In this collection of 23 essays, most of which appeared as occasional pieces in New York magazine, Diamond assesses the influence of the news media — principally television — during the late Reagan and early Bush years. His analysis ranges from the rise of CNN and the fall of network news, to news coverage of public issues like AIDS and drugs, "the media as moral police," and the coverage of the 1988 campaigns.
In the past five years, Diamond concludes, TV news coverage has progressively worsened, largely because the three major networks have downsized their staff and budgets. The brightest spot in recent years has been the emergence of CNN, he righly observes, which has now become the "network of record" in TV news — despite its "generally flat and unremarkable level of writing" and it's comparatively second-rate coverage. The major networks, unable to compete with CNN which is on 24 hours a day, and local news broadcasts which precede theirs in the evenings, have resorted to increasingly reflective news coverage. "Besides cutting costs," Diamond writes, "the newfound love for an analytical approach acknowledges the networks' inability to compete for spot news."
The immediacy of news today has also put pressure on the print media. "What purpose does a morning paper serve," Diamond wonders, "when television gives the news the night before?" Newspapers have to compete by being more visual, as indicated by bigger pictures in the New York Times, and more contextual by offering formats such as the "ticktock" — newspaper jargon for a comprehensive chronological reconstruction of a big event. "Editors have to go where television will not go, or can not go," he writes, "to explanation, analysis, point of view."
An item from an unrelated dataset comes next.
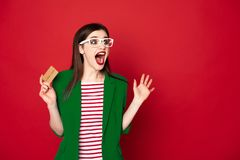 Gelukkige verraste donkerbruine dame met creditcard stock afbeelding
Diamond also considers such topics as the early reporting on AIDS, in which Victorian prudery was the rule, and the presentation of people in the news as images rather than as authentic individuals, citing the altered public perception of Nancy Reagan engineered by her husband's "secretary of symbolism," Michael Deaver. He discusses how news organizations are often blinded by the stereotypes that they helped to create; his examples include the Mafia, the Russians, and the Japanese.
In a chapter called "The Vanishing Documentary," Diamond points out that a kind of "class-split has developed in television," where substantive information programming is losing out to "punchy infotainment specials." The former, all but gone from the main networks and prime time, are guaranteed small, elite audiences, while the vast majority of viewers turn to "information-poor" newsmagazines and entertainment programs. "It is as if two societies, and two sources of public discourse, have come into being in the country," he observes.
This loosely structured collection of essays is less concerned with communication theory — ideological bias, agenda-setting, issue-framing, etc. — than with straight-forward media analysis. Diamond's main concern is better TV news — "there are just a few ways to do good journalism, and many ways to do bad journalism" — not sociology. As such, this volume is full of "insider" perspectives and insights but lacks a unifying structure or theme beyond the one alluded to in the book's title.